Codeforces Round #186 (Div. 2).D

纠结的一道dp。

状态转移方程还是比较好想的，优化比较纠结

　　　　　　　　　　　　　　　　　　　　　　　　　　D. Ilya and Roads

time limit per test

3 seconds

memory limit per test

256 megabytes

input

standard input

output

standard output

Everything is great about Ilya's city, except the roads. The thing is, the only ZooVille road is represented as n holes in a row. We will consider the holes numbered from 1 to n, from left to right.

Ilya is really keep on helping his city. So, he wants to fix at least k holes (perharps he can fix more) on a single ZooVille road.
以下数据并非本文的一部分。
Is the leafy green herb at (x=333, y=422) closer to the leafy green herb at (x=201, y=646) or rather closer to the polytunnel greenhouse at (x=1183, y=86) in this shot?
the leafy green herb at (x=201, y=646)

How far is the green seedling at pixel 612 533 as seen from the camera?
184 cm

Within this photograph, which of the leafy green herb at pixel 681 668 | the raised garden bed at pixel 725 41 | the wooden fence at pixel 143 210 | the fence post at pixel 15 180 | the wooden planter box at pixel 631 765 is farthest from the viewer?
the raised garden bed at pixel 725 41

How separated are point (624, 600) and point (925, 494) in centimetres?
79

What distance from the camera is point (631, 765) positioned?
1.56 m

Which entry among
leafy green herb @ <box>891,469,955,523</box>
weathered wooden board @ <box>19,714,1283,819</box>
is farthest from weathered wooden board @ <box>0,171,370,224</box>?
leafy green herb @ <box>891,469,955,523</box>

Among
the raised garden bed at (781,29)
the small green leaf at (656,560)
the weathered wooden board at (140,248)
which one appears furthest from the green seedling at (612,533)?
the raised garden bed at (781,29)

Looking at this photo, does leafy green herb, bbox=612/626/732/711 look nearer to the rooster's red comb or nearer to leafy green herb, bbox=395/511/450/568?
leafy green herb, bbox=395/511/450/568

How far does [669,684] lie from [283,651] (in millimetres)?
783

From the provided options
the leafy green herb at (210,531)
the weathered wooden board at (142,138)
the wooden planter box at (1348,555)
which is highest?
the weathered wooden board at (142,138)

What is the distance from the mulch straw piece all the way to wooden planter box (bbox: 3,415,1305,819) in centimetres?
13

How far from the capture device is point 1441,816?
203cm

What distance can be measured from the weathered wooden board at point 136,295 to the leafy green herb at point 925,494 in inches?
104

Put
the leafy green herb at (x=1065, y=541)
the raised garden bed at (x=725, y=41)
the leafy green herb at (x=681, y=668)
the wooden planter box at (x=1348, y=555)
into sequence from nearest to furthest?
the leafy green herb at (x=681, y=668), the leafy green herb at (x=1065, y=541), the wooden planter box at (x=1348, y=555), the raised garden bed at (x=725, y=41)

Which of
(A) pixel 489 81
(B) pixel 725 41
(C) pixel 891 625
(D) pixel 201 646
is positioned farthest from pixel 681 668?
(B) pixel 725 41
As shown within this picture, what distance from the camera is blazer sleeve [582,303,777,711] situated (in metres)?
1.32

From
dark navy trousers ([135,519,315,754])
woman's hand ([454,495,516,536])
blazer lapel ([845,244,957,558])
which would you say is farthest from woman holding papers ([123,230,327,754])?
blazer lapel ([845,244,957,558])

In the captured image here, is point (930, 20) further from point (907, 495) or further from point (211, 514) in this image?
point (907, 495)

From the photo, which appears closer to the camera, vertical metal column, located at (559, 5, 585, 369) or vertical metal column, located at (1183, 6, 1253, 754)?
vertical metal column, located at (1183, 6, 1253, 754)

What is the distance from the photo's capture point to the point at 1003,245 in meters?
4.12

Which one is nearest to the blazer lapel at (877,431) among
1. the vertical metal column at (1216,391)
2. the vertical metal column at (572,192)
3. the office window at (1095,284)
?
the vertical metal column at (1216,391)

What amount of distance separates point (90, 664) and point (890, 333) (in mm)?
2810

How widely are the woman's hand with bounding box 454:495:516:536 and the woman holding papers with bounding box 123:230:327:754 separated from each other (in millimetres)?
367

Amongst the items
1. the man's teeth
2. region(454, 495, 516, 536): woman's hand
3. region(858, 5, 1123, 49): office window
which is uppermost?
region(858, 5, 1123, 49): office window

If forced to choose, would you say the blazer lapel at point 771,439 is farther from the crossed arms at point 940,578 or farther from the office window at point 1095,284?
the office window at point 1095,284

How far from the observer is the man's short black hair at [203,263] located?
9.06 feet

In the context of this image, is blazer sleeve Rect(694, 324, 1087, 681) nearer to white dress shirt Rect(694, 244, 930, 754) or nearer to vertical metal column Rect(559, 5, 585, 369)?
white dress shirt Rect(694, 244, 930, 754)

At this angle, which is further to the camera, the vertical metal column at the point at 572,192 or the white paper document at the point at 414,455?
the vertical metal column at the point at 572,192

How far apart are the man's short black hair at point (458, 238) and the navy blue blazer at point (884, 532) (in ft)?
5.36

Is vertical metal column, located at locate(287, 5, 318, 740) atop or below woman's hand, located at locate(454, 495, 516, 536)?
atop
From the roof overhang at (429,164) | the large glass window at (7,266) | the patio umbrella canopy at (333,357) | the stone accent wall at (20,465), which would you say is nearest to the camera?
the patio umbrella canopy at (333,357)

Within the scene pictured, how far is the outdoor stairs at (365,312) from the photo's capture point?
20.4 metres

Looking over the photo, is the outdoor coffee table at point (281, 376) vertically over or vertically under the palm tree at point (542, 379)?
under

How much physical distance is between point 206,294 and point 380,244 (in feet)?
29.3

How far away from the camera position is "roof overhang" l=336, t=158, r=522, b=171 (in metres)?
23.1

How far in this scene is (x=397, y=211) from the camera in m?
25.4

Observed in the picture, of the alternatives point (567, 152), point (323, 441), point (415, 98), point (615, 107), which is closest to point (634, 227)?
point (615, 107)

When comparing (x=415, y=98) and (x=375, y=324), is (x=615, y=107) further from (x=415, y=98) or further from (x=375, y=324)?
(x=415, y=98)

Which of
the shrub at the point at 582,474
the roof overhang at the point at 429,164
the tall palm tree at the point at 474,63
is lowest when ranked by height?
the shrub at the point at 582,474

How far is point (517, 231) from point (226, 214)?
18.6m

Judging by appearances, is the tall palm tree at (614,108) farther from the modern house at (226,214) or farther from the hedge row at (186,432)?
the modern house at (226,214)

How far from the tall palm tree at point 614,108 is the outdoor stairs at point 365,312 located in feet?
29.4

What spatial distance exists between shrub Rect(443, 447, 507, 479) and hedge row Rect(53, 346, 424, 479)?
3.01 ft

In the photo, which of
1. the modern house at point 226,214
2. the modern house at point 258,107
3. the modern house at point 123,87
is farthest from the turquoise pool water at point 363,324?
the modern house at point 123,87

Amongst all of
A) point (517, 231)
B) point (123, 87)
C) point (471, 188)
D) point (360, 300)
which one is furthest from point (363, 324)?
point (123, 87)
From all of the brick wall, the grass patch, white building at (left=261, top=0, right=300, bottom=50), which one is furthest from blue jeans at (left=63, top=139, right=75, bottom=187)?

The city has m building companies, the i-th company needs c_i money units to fix a road segment containing holes with numbers of at least l_i and at most r_i. The companies in ZooVille are very greedy, so, if they fix a segment containing some already fixed holes, they do not decrease the price for fixing the segment.

Determine the minimum money Ilya will need to fix at least k holes.

Input

The first line contains three integers n, m, k (1 ≤ n ≤ 300, 1 ≤ m ≤ 10⁵, 1 ≤ k ≤ n). The next m lines contain the companies' description. The i-th line contains three integers l_i, r_i, c_i (1 ≤ l_i ≤ r_i ≤ n, 1 ≤ c_i ≤ 10⁹).

Output

Print a single integer — the minimum money Ilya needs to fix at least k holes.

If it is impossible to fix at least k holes, print -1.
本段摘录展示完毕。